- **DO THIS**
Rewrite every line of all the records below as a JSON list of strings, one string per line, skipping blank lines and leaving the pictures out.

- **SUPPLIED DATA**
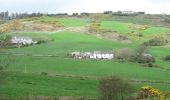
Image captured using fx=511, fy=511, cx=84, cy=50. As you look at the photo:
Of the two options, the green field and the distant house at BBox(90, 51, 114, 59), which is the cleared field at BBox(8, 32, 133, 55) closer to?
the green field

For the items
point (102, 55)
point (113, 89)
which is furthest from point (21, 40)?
point (113, 89)

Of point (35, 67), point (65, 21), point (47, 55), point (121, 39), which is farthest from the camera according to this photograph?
point (65, 21)

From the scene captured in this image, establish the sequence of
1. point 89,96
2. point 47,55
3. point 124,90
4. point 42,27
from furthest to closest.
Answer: point 42,27
point 47,55
point 89,96
point 124,90

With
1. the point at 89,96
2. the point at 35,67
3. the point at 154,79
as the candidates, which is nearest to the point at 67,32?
the point at 35,67

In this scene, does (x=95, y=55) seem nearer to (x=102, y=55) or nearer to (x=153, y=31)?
(x=102, y=55)

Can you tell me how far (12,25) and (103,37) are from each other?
114ft

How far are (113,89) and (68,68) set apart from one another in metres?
35.0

- **ANSWER BELOW**
[
  "Image captured using fx=511, fy=511, cx=84, cy=50. As you look at the photo:",
  "Of the two options, the green field and the distant house at BBox(90, 51, 114, 59), which is the cleared field at BBox(8, 32, 133, 55) closer to?",
  "the green field",
  "For the items",
  "point (102, 55)",
  "point (113, 89)",
  "which is furthest from point (21, 40)?",
  "point (113, 89)",
  "Of point (35, 67), point (65, 21), point (47, 55), point (121, 39), which is farthest from the camera according to this photograph?",
  "point (65, 21)",
  "From the scene captured in this image, establish the sequence of",
  "1. point 89,96",
  "2. point 47,55",
  "3. point 124,90",
  "4. point 42,27",
  "from furthest to closest.",
  "Answer: point 42,27",
  "point 47,55",
  "point 89,96",
  "point 124,90",
  "With",
  "1. the point at 89,96",
  "2. the point at 35,67",
  "3. the point at 154,79",
  "as the candidates, which is nearest to the point at 67,32?",
  "the point at 35,67",
  "In this scene, does (x=95, y=55) seem nearer to (x=102, y=55) or nearer to (x=153, y=31)?",
  "(x=102, y=55)",
  "Can you tell me how far (12,25) and (103,37) are from each other?",
  "114ft",
  "How far are (113,89) and (68,68) set apart from one another in metres?",
  "35.0"
]